Kathleen Anderson – Growing up on the Croft

Kathleen Anderson tells her story of growing up on a South Collafirth croft in the 1950s and 1960s.

Being brought up on the South Collafirth croft in the late 1950s and 1960s, we grew kale, neeps, tatties and corn – as did all the crofts at that time – to feed kye and sheep through the winter.  Crofters with kye had dir own milk/ butter, kirn milk and blaand.

In the voar time, the seed stocks would have been set first.  Then the yard would have been mucked, ploughed, harrowed and furred, before the kale plants were set in April – if possible – then hoed twice at 2 – 3 week intervals, before being heaped.  The garden was delled and the early tatties set.

This was followed by the main crop.  Everyone had a bucket with seed tatties and spaced them in the furrow behind the tractor and plough.  This tattie rig would have been hoed twice, then heaped which was exciting as we borrowed a horse from Barnafield to heap with it.

Corn rigs were ploughed, harrowed, sown and harrowed again, then when it had sprung it was rolled.

In May, peats were ‘casted’ – 4 people worked for a day to get enough peats for a year’s burning.  After 2/3 weeks they were raised, followed by another 2/3 weeks when they were turned, then brought home at the end of August.

In June, Plantie crubs were delled and sown. With the hill sheep – lambs were marked, gimmers and yield sheep clipped.

The neeps weren’t sown until after the 13th June (to try to avoid the worm).  Two kinds of neeps were sown: Tankards (a big, long neep for animal feed – also good for neepie lanterns) and swedes – for feeding and also used for cooking.  The neeps were hoed, singled, and then hoed again.

Towards the end of July, the rye grass was mown.  I mind my father and uncle mowing with sythes wearing their white canvas caps and singlets. 

The summer months were otherwise taken up with curing hay, ‘wherving’, coling, and then dessing – a job which neighbours helped each other with.

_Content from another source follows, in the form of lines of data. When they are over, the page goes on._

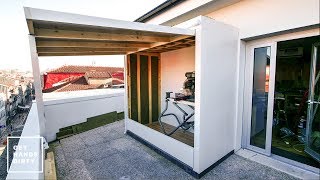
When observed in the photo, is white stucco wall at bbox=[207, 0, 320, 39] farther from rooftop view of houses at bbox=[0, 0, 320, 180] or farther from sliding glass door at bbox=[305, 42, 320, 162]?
sliding glass door at bbox=[305, 42, 320, 162]

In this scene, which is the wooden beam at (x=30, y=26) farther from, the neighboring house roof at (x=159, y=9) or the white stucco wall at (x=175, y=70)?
the white stucco wall at (x=175, y=70)

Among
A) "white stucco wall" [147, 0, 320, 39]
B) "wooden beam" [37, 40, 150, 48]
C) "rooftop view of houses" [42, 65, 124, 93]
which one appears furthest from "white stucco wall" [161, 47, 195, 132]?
"rooftop view of houses" [42, 65, 124, 93]

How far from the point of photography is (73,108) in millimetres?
5359

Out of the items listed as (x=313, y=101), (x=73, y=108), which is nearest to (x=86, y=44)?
(x=73, y=108)

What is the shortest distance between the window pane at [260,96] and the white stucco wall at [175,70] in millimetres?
1606

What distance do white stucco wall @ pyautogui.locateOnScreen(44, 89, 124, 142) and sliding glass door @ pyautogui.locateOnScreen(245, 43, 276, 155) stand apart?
4639 millimetres

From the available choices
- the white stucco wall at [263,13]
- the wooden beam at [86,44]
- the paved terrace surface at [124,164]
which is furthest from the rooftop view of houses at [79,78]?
the white stucco wall at [263,13]

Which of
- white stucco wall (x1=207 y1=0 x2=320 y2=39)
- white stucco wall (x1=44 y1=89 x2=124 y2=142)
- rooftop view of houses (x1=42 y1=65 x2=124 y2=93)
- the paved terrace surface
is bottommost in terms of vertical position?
the paved terrace surface

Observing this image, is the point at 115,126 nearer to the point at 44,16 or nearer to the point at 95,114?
the point at 95,114

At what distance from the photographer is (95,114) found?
6.00 metres

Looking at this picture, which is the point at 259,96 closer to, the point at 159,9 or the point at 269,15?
the point at 269,15

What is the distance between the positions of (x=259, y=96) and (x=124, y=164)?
3.16 metres

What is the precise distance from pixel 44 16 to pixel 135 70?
3540mm

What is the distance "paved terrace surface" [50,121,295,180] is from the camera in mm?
3092
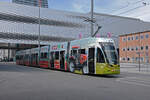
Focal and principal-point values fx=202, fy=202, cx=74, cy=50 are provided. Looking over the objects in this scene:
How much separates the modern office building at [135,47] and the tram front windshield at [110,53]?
39891mm

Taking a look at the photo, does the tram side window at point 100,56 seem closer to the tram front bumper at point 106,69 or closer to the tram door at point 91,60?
the tram front bumper at point 106,69

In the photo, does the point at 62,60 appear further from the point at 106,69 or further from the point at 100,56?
the point at 106,69

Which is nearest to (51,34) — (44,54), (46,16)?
(46,16)

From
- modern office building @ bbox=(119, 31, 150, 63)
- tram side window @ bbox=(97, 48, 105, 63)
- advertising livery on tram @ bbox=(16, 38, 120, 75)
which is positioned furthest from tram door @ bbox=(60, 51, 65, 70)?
modern office building @ bbox=(119, 31, 150, 63)

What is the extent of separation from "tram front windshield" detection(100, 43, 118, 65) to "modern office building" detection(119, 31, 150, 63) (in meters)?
39.9

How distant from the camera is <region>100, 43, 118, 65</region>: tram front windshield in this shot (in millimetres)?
15711

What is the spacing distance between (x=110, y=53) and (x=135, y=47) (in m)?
46.0

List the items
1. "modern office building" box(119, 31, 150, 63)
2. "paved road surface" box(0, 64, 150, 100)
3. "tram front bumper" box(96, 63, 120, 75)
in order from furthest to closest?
1. "modern office building" box(119, 31, 150, 63)
2. "tram front bumper" box(96, 63, 120, 75)
3. "paved road surface" box(0, 64, 150, 100)

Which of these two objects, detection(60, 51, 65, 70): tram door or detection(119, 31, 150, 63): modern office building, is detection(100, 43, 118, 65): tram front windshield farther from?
detection(119, 31, 150, 63): modern office building

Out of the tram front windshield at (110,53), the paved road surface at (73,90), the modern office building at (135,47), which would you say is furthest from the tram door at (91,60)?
the modern office building at (135,47)

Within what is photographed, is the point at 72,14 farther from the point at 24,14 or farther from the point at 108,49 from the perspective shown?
the point at 108,49

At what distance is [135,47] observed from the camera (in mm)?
59469

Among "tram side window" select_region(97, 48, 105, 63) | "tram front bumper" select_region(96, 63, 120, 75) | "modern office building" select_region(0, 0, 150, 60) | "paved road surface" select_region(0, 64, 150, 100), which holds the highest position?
"modern office building" select_region(0, 0, 150, 60)

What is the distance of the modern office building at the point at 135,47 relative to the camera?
55.8 meters
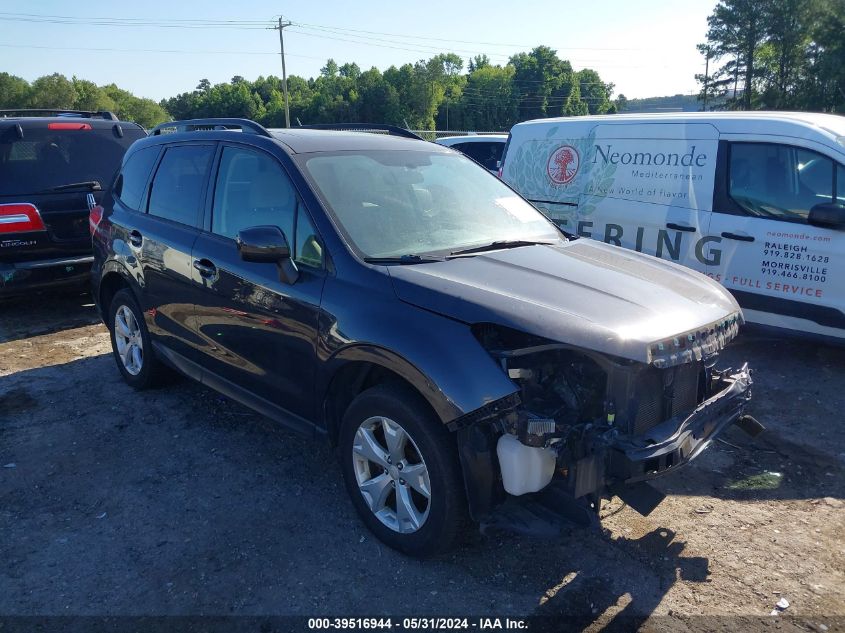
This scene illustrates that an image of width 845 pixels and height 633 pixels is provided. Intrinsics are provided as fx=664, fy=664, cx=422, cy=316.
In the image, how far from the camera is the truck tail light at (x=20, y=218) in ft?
21.1

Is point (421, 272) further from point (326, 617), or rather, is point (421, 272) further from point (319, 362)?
point (326, 617)

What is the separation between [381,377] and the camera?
322cm

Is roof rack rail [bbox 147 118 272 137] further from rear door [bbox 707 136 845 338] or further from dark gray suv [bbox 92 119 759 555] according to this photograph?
rear door [bbox 707 136 845 338]

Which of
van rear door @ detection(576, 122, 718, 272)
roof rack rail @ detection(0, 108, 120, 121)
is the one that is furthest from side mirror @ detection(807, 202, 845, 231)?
roof rack rail @ detection(0, 108, 120, 121)

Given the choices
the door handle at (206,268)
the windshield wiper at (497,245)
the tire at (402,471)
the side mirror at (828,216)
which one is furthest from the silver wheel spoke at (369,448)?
the side mirror at (828,216)

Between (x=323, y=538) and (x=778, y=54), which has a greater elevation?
(x=778, y=54)

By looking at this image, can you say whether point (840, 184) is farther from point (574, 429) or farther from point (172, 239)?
point (172, 239)

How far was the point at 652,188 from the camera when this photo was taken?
20.1 ft

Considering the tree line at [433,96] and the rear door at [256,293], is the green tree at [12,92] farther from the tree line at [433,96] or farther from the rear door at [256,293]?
the rear door at [256,293]

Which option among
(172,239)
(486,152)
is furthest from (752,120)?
(486,152)

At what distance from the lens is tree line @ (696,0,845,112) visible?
144 ft

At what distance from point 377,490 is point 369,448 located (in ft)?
0.68

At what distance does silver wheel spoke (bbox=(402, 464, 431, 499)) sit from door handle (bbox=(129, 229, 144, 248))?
9.38 feet

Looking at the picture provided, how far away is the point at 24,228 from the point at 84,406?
260 centimetres
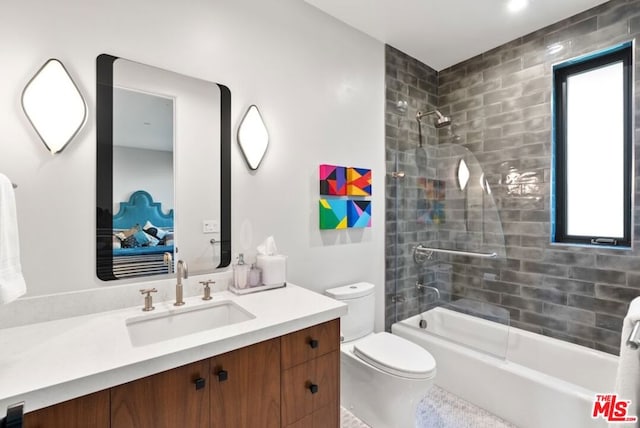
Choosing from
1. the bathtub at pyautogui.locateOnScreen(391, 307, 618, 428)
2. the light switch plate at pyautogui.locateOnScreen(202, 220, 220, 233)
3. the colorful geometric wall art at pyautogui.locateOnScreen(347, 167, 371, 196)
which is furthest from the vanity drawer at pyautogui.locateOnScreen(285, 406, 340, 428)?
the colorful geometric wall art at pyautogui.locateOnScreen(347, 167, 371, 196)

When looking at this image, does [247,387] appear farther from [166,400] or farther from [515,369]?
[515,369]

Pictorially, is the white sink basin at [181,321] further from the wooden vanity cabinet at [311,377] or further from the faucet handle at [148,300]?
the wooden vanity cabinet at [311,377]

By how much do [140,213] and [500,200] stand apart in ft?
8.60

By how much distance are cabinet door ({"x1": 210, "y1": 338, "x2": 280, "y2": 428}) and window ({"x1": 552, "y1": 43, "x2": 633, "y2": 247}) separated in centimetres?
234

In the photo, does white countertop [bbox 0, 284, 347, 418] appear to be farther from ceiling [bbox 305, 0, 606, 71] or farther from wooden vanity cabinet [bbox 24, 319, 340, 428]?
ceiling [bbox 305, 0, 606, 71]

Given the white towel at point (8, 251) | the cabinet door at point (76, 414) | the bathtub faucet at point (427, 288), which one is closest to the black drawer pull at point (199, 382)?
the cabinet door at point (76, 414)

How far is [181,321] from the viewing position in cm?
139

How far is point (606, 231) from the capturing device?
2.18 metres

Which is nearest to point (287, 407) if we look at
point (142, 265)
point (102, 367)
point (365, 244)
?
point (102, 367)

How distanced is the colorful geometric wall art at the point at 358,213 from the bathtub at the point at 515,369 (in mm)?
934

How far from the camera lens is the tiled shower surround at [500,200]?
7.15 ft

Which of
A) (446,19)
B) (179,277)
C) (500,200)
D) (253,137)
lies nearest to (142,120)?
(253,137)

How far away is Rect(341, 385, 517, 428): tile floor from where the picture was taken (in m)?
1.88

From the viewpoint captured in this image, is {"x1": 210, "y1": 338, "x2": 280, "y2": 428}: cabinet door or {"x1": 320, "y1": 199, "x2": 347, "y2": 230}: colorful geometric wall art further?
{"x1": 320, "y1": 199, "x2": 347, "y2": 230}: colorful geometric wall art
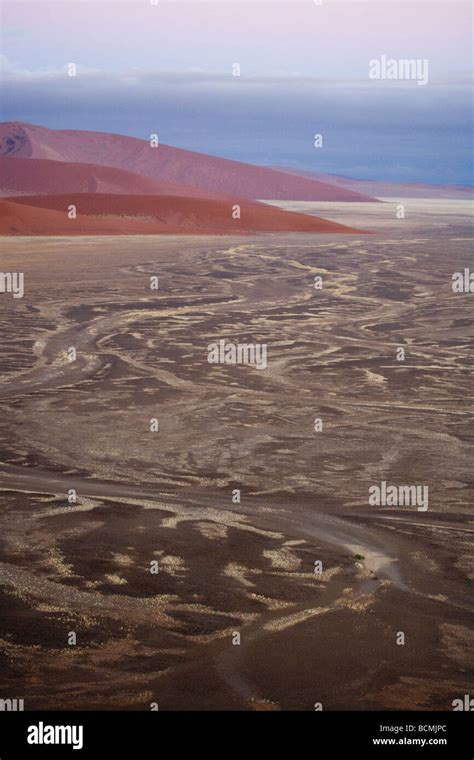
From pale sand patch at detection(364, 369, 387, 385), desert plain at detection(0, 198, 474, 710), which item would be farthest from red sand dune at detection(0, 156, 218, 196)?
pale sand patch at detection(364, 369, 387, 385)

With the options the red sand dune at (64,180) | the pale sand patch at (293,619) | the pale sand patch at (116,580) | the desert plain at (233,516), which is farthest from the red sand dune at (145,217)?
the pale sand patch at (293,619)

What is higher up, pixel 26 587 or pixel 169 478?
pixel 169 478

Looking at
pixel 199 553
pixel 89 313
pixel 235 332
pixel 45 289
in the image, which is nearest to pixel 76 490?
pixel 199 553

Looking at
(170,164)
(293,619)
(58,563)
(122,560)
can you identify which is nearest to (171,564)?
(122,560)

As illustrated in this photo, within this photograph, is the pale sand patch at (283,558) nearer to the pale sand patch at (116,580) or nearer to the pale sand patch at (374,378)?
the pale sand patch at (116,580)

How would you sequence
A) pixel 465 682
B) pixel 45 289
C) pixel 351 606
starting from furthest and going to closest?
pixel 45 289 → pixel 351 606 → pixel 465 682
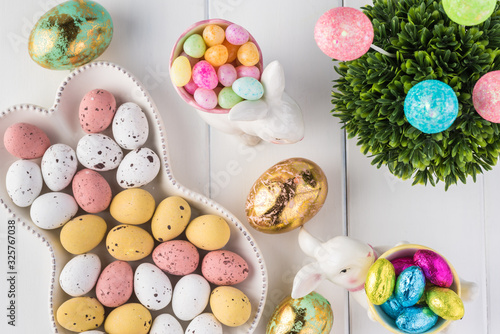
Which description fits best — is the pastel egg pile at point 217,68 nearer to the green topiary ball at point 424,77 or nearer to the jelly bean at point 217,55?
the jelly bean at point 217,55

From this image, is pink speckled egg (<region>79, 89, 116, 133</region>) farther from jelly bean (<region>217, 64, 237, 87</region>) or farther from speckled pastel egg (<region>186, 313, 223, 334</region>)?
speckled pastel egg (<region>186, 313, 223, 334</region>)

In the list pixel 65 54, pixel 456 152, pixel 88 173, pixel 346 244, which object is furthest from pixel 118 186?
pixel 456 152

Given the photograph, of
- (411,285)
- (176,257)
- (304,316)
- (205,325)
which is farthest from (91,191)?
(411,285)

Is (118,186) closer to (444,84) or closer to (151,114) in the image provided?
(151,114)

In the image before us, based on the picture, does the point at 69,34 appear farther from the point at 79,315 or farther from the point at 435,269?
the point at 435,269

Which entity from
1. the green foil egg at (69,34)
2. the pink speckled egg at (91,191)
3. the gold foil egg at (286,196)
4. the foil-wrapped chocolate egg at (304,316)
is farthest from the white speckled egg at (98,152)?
the foil-wrapped chocolate egg at (304,316)
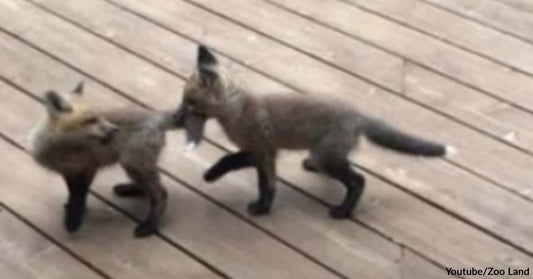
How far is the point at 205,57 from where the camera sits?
2109mm

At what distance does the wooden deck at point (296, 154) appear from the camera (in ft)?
7.22

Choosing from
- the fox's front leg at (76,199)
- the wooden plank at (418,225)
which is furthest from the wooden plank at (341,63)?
the fox's front leg at (76,199)

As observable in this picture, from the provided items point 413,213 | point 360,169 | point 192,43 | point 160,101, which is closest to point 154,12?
point 192,43

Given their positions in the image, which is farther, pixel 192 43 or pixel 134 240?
pixel 192 43

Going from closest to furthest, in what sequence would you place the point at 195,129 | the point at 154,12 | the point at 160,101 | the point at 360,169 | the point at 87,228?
the point at 195,129 < the point at 87,228 < the point at 360,169 < the point at 160,101 < the point at 154,12

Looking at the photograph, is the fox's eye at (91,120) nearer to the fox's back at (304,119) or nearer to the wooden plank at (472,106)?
the fox's back at (304,119)

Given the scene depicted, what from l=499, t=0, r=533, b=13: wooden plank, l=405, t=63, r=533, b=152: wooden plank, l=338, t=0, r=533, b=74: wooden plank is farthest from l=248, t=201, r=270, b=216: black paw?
l=499, t=0, r=533, b=13: wooden plank

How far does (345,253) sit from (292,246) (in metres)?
0.12

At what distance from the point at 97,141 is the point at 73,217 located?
21cm

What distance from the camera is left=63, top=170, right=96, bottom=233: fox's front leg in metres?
2.23

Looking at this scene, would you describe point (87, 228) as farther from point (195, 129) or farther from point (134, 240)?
point (195, 129)

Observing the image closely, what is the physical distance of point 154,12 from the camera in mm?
3047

I remember the weather seeming really good, as were the raspberries that grew below the plantie crub.

In September, corn was usually cut with a sythe and gathered into sheaves, but a binder did come around on some years.  They were set into sixes, stooked then hirdid, and built into skroos (stacks) in the yard along with the desses of hay.

In October, the kye were given kale blades gathered daily for them and the neep shaws were cut off and fed to them.  Towards the end of October and into November, wir folk riped the tatties just by digging them up by hand.  In the same month, we bedded the neeps.

The winter months were spent feeding rye grass to kye in the morning, kale in the middle of the day and sheaves of corn at night – when the coo would have been milked.  Kale was taken to the house and cut at night for feeding the lambs at the lambhouse the next morning.  They had hay and water at night.

Changes to the crofting way of life

This continued until the late 1970’s and early 1980’s when silage started to be made.  Findlin’s Farm started a dairy and delivered milk, meaning there wasn’t the same need for a house coo.

As time went on the sythe was replaced by finger mowers, making hay and corn cutting a bit easier.  Tatties were set with a planter and lifted with a spinner.  Again, neighbours got together to gather the tatties going from one croft to another.  As bairns, we were very fortunate that most of our neighbours were relations, and the ones who weren’t still treated us as if we had been.

The last rigs o’ corn to be cut and made into sheaves was in 1981.  After that any corn sown would have been made into silage.  When silage was made, it changed crofting.  Bigger fields were needed for the bigger machinery.  The kale yards were still wrought, but we didn’t have tattie rigs anymore.  So that ended the hay making and the other types of work which people gathered together to do.

I look back with fond memories of a way of life almost entirely gone.  However, I still grow Shetland kale – just 3 small yards (roughly about 2000 plants) and feed it to my kye, sheep, and hens.  We also eat it in our house and give it to neighbours – normally to eat it with tattie soup – and I can never resist eating a piece of shank when I’m cutting a stock!